Berlin. Zur Finanzierung des teuren Gesundheitssystem schlägt der Wirtschaftswissenschaftler Bernd Raffelhüschen vor, dass gesetzlich Krankenversicherte pro Jahr gestaffelt bis zu 2000 Euro Selbstbeteiligung zahlen.
“Wir können uns das System nicht mehr leisten. Patienten müssen künftig mehr aus eigener Tasche dazu bezahlen”, sagte der Professor an der Universität Freiburg der “Bild”-Zeitung (Mittwoch, 22.2.). Dazu muss es aber einen Sozialausgleich geben. “Die Zuschüsse zum Beispiel für Geringverdiener müssen aus dem Bundeshaushalt kommen.”
Für Folgen riskanter Lebensweise selbst aufkommen
Raffelhüschen sprach sich auch dafür aus, dass Versicherte Verletzungen nach selbstgewählten Risiken – wie Skifahren – komplett selbst bezahlen sollten. “Auch Raucher müssen sich an den Folgekosten von Behandlungen stärker selbst beteiligen”, verlangte er.
Ohne ein Gegensteuern werde ansonsten der Beitragssatz bis 2035 auf bis zu 22 Prozent vom Bruttolohn steigen, warnte der Ökonom. Zurzeit liegt er – inklusive Zusatzbeitrag – im Schnitt bei knapp 16 Prozent, je nach Krankenkasse.
Rechnung nach jedem Arztbesuch
Für 2023 wird in der Gesetzlichen Krankenversicherung ein Defizit von 17 Milliarden Euro erwartet – nach den Worten von Gesundheitsminister Karl Lauterbach ist das ein historisches Ausmaß.
In Deutschland werden rund 73 Millionen Versicherte von einer der 96 gesetzlichen Krankenkassen versorgt – das entspricht etwa 90 Prozent der Bevölkerung.
Nach den Plänen Raffelhüschens sollen Patienten nach dem Arztbesuch künftig eine Rechnung erhalten und diese an die Krankenkasse weiterreichen, “die dann einen Großteil der Kosten übernimmt”. Für die Eigenbeteiligung der Patienten soll es mehrere Stufen geben. Sie soll “insgesamt bei 1500 oder 2000 Euro pro Jahr” gedeckelt werden, sagte Raffelhüschen.
Hausärzteverband lehnt Vorschläge ab
Für die Vorschläge des Wirtschaftswissenschaftlers hat der Deutsche Hausärzteverband nicht viel übrig. Diese seien nicht mit dem Grundgedanken des Solidarsystems vereinbar, noch seien sie umsetzbar.

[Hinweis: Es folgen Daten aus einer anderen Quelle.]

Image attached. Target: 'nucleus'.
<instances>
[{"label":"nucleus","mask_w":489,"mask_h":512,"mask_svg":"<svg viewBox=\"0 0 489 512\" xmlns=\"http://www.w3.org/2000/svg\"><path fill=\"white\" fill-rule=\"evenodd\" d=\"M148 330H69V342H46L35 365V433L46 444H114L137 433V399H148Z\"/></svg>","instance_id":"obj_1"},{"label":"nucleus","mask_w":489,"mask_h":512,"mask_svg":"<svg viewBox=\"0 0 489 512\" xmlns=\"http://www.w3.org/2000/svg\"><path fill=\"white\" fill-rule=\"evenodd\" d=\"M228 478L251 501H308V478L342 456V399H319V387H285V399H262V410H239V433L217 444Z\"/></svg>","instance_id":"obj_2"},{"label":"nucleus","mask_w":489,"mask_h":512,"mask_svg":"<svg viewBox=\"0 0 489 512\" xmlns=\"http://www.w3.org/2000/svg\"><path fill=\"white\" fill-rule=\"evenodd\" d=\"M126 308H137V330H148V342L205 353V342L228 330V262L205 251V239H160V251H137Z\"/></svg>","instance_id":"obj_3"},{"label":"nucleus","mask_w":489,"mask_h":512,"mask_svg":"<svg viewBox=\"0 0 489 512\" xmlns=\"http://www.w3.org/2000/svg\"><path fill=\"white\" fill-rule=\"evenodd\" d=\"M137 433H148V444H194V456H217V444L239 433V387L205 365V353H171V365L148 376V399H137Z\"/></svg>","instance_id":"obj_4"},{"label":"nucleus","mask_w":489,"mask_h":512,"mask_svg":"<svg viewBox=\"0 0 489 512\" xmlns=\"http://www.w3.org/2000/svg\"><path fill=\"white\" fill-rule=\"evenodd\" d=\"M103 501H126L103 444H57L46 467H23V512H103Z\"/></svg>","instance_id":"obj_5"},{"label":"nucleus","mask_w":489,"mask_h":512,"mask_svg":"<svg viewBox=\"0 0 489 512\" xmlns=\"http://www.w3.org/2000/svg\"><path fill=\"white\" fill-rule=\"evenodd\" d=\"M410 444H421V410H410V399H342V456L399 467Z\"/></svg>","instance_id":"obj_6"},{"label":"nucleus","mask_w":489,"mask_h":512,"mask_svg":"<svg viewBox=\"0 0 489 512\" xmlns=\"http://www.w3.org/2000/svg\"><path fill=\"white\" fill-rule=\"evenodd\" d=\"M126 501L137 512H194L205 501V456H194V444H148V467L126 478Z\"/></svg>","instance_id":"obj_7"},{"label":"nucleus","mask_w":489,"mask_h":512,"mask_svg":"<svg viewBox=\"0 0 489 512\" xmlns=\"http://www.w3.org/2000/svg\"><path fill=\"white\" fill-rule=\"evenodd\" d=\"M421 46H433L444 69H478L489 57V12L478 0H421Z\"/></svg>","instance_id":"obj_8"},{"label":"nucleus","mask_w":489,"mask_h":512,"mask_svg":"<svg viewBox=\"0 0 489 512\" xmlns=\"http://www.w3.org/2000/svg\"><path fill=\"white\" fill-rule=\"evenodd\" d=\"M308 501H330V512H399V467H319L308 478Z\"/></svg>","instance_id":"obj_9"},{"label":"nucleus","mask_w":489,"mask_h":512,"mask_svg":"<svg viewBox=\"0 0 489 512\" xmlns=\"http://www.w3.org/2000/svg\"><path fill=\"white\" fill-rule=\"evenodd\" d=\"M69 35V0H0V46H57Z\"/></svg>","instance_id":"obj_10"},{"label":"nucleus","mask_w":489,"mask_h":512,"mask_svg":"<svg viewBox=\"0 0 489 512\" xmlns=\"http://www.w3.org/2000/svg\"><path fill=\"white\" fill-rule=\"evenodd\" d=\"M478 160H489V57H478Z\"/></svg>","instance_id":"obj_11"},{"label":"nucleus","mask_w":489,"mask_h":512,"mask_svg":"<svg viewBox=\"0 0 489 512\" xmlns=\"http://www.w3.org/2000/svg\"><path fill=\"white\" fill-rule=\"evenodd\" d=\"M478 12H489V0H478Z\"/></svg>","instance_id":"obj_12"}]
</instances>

Um die finanziellen Herausforderungen zu stemmen, finden die Hausärztinnen und Hausärzte, müsste vielmehr die hausärztliche Versorgung gestärkt werden. Auch Evaluationen hätten gezeigt, dass mit der Stärkung der hausärztlichen Versorgung die Beanspruchung spezialisierter Versorgung, etwa im Krankenhaus, deutlich sinken würde. So könnten Milliarden gespart werden.